Intelligent Monitoring

We use our system of intelligent monitoring of indicators to direct our resources to where they are most needed. Our analysts have developed this monitoring to give our inspectors a clear picture of the areas of care that need to be followed up. Together with local information from partners and the public, this monitoring helps us to decide when, where and what to inspect.
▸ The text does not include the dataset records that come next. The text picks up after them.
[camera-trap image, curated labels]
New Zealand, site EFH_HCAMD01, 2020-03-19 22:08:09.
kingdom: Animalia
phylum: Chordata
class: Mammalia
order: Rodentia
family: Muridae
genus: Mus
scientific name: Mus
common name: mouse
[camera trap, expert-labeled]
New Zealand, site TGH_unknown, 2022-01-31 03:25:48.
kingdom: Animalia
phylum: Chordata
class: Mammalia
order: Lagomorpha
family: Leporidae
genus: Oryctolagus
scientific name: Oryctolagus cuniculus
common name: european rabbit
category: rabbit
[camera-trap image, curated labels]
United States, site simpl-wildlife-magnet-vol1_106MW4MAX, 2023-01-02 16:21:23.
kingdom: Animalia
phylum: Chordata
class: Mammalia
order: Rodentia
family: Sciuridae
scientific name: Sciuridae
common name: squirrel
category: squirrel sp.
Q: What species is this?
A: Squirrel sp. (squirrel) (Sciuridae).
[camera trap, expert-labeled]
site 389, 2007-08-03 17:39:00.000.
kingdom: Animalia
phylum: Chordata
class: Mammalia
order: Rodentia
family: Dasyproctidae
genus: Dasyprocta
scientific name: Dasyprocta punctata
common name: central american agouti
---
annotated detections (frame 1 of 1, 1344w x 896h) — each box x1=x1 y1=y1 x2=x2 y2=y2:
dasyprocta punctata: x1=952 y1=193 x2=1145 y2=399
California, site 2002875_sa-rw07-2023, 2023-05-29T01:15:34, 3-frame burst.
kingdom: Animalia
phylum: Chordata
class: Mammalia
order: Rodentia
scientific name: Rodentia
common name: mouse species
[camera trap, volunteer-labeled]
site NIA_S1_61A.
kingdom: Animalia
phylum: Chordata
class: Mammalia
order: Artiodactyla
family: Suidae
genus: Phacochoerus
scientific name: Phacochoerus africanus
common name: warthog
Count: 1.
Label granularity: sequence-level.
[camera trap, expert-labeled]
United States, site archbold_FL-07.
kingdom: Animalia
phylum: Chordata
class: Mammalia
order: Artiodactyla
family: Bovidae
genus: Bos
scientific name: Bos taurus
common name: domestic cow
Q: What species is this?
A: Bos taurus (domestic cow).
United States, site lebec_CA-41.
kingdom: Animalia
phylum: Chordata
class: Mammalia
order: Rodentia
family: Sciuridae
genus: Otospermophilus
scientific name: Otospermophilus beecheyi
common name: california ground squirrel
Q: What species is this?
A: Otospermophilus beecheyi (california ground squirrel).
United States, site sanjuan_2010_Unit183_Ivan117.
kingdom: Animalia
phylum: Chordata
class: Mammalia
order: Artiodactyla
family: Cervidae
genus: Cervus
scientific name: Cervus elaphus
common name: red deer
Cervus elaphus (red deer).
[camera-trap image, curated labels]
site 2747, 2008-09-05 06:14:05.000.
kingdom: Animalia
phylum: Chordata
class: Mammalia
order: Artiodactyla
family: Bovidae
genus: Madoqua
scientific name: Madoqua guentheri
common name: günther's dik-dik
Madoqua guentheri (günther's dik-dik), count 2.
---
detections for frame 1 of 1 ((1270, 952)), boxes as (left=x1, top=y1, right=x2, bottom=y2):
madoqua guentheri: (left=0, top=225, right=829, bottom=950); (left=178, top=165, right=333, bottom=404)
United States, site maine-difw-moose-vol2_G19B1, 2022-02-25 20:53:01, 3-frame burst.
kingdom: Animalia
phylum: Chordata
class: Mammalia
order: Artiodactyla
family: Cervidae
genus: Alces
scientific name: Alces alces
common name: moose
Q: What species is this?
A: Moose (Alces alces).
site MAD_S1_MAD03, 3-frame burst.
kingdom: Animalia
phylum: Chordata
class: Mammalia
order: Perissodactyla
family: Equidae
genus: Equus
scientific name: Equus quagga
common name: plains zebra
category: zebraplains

Mental Health Act Commissioner reports

Each year, we visit all NHS trusts and independent providers who care for people whose rights are restricted under the Mental Health Act to monitor the care they provide and check that patients' rights are met. Immediate concerns raised by patients on those visits are discussed, if appropriate, with hospital staff.

Our Mental Health Act Commissioners may carry out a number of visits to each provider over a 12-month period, during which they talk to detained patients, staff and managers about how services are provided. In the past, we summarised themes from the visits and published an annual statement followed by the provider's response where applicable. We are looking at different ways to indicate the outcomes of our monitoring in the future.